The Colour of Maqam Rast
Rob Howe
The Journal

Maqam Rast

The Colour of Maqam Rast

If Arabic music had a home key, it would be Rast. It is the maqam most students meet first, the one theorists reach for when they explain the system, and — not coincidentally — the one that sounds the most grounded. The word itself means “straight” or “upright” in Persian, and that is exactly how it sits: level, open, unhurried.

The note that isn’t on your piano

The heart of Rast is its third degree. On a piano it would fall somewhere between E and E-flat — a neutral third, roughly a quarter-tone lower than the major third we’re trained to expect in Western music. That single note is the whole personality of the maqam. Play it too high and you drift toward a plain major scale; too low and you tip into something mournful. The magic is in the middle.

Starting on C, the scale of Rast runs:

Degree Note Feel
1 C (rast) home
2 D rising
3 E half-flat the colour
4 F rest
5 G (nawa) second home
6 A lift
7 B half-flat leading, but softly
8 C arrival

Two jins, one journey

A maqam isn’t really a scale — it’s a path built from smaller units called ajnas (singular jins). Rast is a jins Rast on the bottom (C–D–E½♭–F) handing off to a jins Rast or jins Nahawand on top (G–A–B½♭–C). Good taksim playing lives in that handoff: you establish the lower tetrachord, rest on the fifth, and then reveal the upper one like turning a corner onto a familiar street.

Playing it on the saxophone

The saxophone has no quarter-tone keys, so that neutral third has to come from you. Three tools:

  1. Alternate fingerings. For a half-flat E in the staff, I lip down a standard E while adding the low-C or side keys to darken and flatten it — the exact combination depends on your horn.
  2. Embouchure. Dropping the jaw and opening the throat pulls the pitch down without killing the tone. This is the muscle you build over months, not days.
  3. The ear, always. Record a great singer or a qanun playing Rast and match them by feel. The interval is a taste, not a fixed frequency — it flexes a little depending on whether you’re ascending or resolving.

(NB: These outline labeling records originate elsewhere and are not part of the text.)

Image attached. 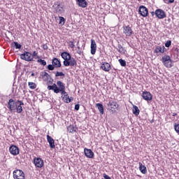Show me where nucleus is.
Instances as JSON below:
<instances>
[{
	"label": "nucleus",
	"mask_w": 179,
	"mask_h": 179,
	"mask_svg": "<svg viewBox=\"0 0 179 179\" xmlns=\"http://www.w3.org/2000/svg\"><path fill=\"white\" fill-rule=\"evenodd\" d=\"M161 61L166 68H171L173 66V60L171 59V57L167 55L163 56Z\"/></svg>",
	"instance_id": "1"
},
{
	"label": "nucleus",
	"mask_w": 179,
	"mask_h": 179,
	"mask_svg": "<svg viewBox=\"0 0 179 179\" xmlns=\"http://www.w3.org/2000/svg\"><path fill=\"white\" fill-rule=\"evenodd\" d=\"M53 8L55 9V13H57V15H61L62 13H64V6L61 5V2H55Z\"/></svg>",
	"instance_id": "2"
},
{
	"label": "nucleus",
	"mask_w": 179,
	"mask_h": 179,
	"mask_svg": "<svg viewBox=\"0 0 179 179\" xmlns=\"http://www.w3.org/2000/svg\"><path fill=\"white\" fill-rule=\"evenodd\" d=\"M17 106V102L15 101L13 99H10L8 103V108L11 113H16V108Z\"/></svg>",
	"instance_id": "3"
},
{
	"label": "nucleus",
	"mask_w": 179,
	"mask_h": 179,
	"mask_svg": "<svg viewBox=\"0 0 179 179\" xmlns=\"http://www.w3.org/2000/svg\"><path fill=\"white\" fill-rule=\"evenodd\" d=\"M63 65L64 66H73L76 68V66H78V63L76 62V60H75V58L72 57L71 56L70 59H68V61L63 62Z\"/></svg>",
	"instance_id": "4"
},
{
	"label": "nucleus",
	"mask_w": 179,
	"mask_h": 179,
	"mask_svg": "<svg viewBox=\"0 0 179 179\" xmlns=\"http://www.w3.org/2000/svg\"><path fill=\"white\" fill-rule=\"evenodd\" d=\"M107 106L108 107V110H110L111 111H115V110H118V107H120L118 103L113 100H109Z\"/></svg>",
	"instance_id": "5"
},
{
	"label": "nucleus",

Tune the note to the phrase, not the phrase to the note.

A place to start

Put on a recording of Rast — anything by the great Egyptian ensembles will do — and just hum the lower tetrachord until that third stops sounding “wrong” and starts sounding like home. Once your ear accepts it, your fingers will follow, and you’ll have unlocked the doorway to the whole system.